§ Description of the task: Starting from the first line below, repeat the data exactly through to the last.

§ Records to process:

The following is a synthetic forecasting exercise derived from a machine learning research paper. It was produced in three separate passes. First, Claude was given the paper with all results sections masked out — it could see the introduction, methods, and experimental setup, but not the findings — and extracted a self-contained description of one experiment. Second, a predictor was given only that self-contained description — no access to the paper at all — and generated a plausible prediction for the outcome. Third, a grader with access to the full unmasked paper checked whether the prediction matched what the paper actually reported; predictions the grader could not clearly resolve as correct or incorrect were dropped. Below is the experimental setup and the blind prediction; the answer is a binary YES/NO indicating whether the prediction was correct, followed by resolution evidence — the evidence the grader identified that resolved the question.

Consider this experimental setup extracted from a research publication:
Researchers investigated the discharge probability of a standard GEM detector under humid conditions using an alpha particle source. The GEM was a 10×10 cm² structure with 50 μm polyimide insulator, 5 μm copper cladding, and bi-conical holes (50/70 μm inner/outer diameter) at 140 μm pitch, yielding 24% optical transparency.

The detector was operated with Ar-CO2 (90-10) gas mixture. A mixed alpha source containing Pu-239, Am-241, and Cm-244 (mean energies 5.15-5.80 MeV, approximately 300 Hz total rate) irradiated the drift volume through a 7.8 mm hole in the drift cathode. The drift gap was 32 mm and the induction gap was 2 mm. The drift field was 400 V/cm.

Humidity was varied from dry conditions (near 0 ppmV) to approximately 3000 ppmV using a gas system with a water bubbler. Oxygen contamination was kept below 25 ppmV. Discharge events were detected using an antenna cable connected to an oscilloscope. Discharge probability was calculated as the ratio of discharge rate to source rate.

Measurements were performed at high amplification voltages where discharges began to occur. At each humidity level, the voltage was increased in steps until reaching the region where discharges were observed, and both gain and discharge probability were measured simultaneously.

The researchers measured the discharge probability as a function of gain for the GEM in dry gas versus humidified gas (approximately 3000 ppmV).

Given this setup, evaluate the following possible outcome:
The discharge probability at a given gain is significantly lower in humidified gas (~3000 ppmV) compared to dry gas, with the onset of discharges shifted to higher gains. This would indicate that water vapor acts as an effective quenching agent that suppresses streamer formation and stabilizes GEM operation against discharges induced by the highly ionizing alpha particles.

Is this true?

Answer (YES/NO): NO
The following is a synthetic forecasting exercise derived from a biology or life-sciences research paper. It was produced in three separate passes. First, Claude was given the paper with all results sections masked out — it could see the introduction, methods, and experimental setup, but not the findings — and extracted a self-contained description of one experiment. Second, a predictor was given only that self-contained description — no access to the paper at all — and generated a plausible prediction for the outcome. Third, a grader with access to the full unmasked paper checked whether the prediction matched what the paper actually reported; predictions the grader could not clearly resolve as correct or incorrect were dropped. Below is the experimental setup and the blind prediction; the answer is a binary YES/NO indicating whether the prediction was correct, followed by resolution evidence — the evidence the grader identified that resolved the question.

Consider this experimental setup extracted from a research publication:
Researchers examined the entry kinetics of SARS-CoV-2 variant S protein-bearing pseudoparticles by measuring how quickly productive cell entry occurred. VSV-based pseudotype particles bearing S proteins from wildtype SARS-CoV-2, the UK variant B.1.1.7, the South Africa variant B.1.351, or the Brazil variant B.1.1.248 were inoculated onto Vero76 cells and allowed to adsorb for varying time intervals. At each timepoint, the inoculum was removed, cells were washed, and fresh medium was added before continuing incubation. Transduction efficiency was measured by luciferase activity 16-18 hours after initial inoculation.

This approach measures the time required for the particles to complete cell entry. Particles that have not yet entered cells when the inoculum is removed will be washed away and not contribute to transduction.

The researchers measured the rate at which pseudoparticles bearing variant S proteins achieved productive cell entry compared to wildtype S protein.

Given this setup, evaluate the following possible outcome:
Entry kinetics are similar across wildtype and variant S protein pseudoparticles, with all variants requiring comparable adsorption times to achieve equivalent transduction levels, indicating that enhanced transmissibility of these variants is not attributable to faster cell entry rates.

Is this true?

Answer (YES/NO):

§ Answer area:
The following is a synthetic forecasting exercise derived from a machine learning research paper. It was produced in three separate passes. First, Claude was given the paper with all results sections masked out — it could see the introduction, methods, and experimental setup, but not the findings — and extracted a self-contained description of one experiment. Second, a predictor was given only that self-contained description — no access to the paper at all — and generated a plausible prediction for the outcome. Third, a grader with access to the full unmasked paper checked whether the prediction matched what the paper actually reported; predictions the grader could not clearly resolve as correct or incorrect were dropped. Below is the experimental setup and the blind prediction; the answer is a binary YES/NO indicating whether the prediction was correct, followed by resolution evidence — the evidence the grader identified that resolved the question.

Consider this experimental setup extracted from a research publication:
Researchers investigated the discharge probability of a standard GEM detector under humid conditions using an alpha particle source. The GEM was a 10×10 cm² structure with 50 μm polyimide insulator, 5 μm copper cladding, and bi-conical holes (50/70 μm inner/outer diameter) at 140 μm pitch, yielding 24% optical transparency.

The detector was operated with Ar-CO2 (90-10) gas mixture. A mixed alpha source containing Pu-239, Am-241, and Cm-244 (mean energies 5.15-5.80 MeV, approximately 300 Hz total rate) irradiated the drift volume through a 7.8 mm hole in the drift cathode. The drift gap was 32 mm and the induction gap was 2 mm. The drift field was 400 V/cm.

Humidity was varied from dry conditions (near 0 ppmV) to approximately 3000 ppmV using a gas system with a water bubbler. Oxygen contamination was kept below 25 ppmV. Discharge events were detected using an antenna cable connected to an oscilloscope. Discharge probability was calculated as the ratio of discharge rate to source rate.

Measurements were performed at high amplification voltages where discharges began to occur. At each humidity level, the voltage was increased in steps until reaching the region where discharges were observed, and both gain and discharge probability were measured simultaneously.

The researchers measured the discharge probability as a function of gain for the GEM in dry gas versus humidified gas (approximately 3000 ppmV).

Given this setup, evaluate the following possible outcome:
The discharge probability at a given gain is significantly lower in humidified gas (~3000 ppmV) compared to dry gas, with the onset of discharges shifted to higher gains. This would indicate that water vapor acts as an effective quenching agent that suppresses streamer formation and stabilizes GEM operation against discharges induced by the highly ionizing alpha particles.

Is this true?

Answer (YES/NO): NO
The following is a synthetic forecasting exercise derived from a biology or life-sciences research paper. It was produced in three separate passes. First, Claude was given the paper with all results sections masked out — it could see the introduction, methods, and experimental setup, but not the findings — and extracted a self-contained description of one experiment. Second, a predictor was given only that self-contained description — no access to the paper at all — and generated a plausible prediction for the outcome. Third, a grader with access to the full unmasked paper checked whether the prediction matched what the paper actually reported; predictions the grader could not clearly resolve as correct or incorrect were dropped. Below is the experimental setup and the blind prediction; the answer is a binary YES/NO indicating whether the prediction was correct, followed by resolution evidence — the evidence the grader identified that resolved the question.

Consider this experimental setup extracted from a research publication:
Researchers examined the entry kinetics of SARS-CoV-2 variant S protein-bearing pseudoparticles by measuring how quickly productive cell entry occurred. VSV-based pseudotype particles bearing S proteins from wildtype SARS-CoV-2, the UK variant B.1.1.7, the South Africa variant B.1.351, or the Brazil variant B.1.1.248 were inoculated onto Vero76 cells and allowed to adsorb for varying time intervals. At each timepoint, the inoculum was removed, cells were washed, and fresh medium was added before continuing incubation. Transduction efficiency was measured by luciferase activity 16-18 hours after initial inoculation.

This approach measures the time required for the particles to complete cell entry. Particles that have not yet entered cells when the inoculum is removed will be washed away and not contribute to transduction.

The researchers measured the rate at which pseudoparticles bearing variant S proteins achieved productive cell entry compared to wildtype S protein.

Given this setup, evaluate the following possible outcome:
Entry kinetics are similar across wildtype and variant S protein pseudoparticles, with all variants requiring comparable adsorption times to achieve equivalent transduction levels, indicating that enhanced transmissibility of these variants is not attributable to faster cell entry rates.

Is this true?

Answer (YES/NO):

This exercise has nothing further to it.